Ieri è stata una bella giornata; di parco con le amiche, di serate sedute attorno ad un tavolo a mangiare biscotti e raccontar cazzate, niente di nuovo sotti i (nostri) ponti da un paio di lustri. Chi non mi conosce non sa che ho un gruppo di amiche più o meno fisso da quasi dieci anni, amiche con cui ho condiviso praticamente tutto il condivisibile sia nella prima adolescenza, sia nell'adolescenza al culmine, sia ora, che dovrei iniziare a diventare grande e ancora ho paura, però, a prendere quel treno, quello che porta verso una presunta maturità che non si ottiene certo sui banchi di scuola.
E' stata una bella giornata, dicevamo, come non ne vivevamo da un bel pezzo; perché il pomeriggio di solito si lavora, di solito non si ha più il tempo d'infilarsi i pattini o la giacca leggera e farsi le foto saltando e fumando le solite sigarette di sempre, con nuove pettinature e le stesse facce non proprio da fotomodelle, e insomma, per una volta però è andata come volevamo noi e ci siamo divertite (giocando a campana, scorrazzando quà e là, tentando acrobazie per cui abbiamo perso il fisico - non l'abbiamo mai avuto) e ieri sera tornando a casa A mi diceva 'mi piacciono queste giornate in cui stiamo tanto insieme', piacciono anche a me, piacciono a tutte.

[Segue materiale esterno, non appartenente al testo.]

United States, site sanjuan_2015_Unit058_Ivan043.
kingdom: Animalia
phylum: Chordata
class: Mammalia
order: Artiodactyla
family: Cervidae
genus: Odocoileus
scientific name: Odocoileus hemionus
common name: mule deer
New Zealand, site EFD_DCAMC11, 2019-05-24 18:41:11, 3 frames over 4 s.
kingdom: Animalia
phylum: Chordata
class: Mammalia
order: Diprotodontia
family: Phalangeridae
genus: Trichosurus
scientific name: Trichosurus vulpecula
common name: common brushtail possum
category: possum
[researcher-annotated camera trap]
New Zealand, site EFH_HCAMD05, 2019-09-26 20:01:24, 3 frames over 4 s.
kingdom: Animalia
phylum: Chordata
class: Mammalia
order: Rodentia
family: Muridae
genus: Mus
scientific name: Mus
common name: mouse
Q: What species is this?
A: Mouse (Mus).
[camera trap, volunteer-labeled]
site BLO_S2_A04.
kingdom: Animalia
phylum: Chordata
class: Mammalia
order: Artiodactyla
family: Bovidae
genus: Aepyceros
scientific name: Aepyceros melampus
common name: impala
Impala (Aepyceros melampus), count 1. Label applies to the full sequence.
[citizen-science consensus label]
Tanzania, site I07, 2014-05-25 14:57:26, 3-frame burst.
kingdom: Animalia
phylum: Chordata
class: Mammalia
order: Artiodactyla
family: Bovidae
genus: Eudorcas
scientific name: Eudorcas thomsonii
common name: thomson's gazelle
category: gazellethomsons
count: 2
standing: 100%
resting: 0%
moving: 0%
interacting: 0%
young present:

E mi chiedo perché non dovrei provare a vivere una seconda adolescenza per dieci minuti al giorno, ogni giorno; mi chiedo perché se Peter Pan salvava le fate semplicemente gridando 'io credo nelle fate' io non possa salvare me stessa urlando che una seconda adolescenza, eterna magari, 'si può, si può, si può'.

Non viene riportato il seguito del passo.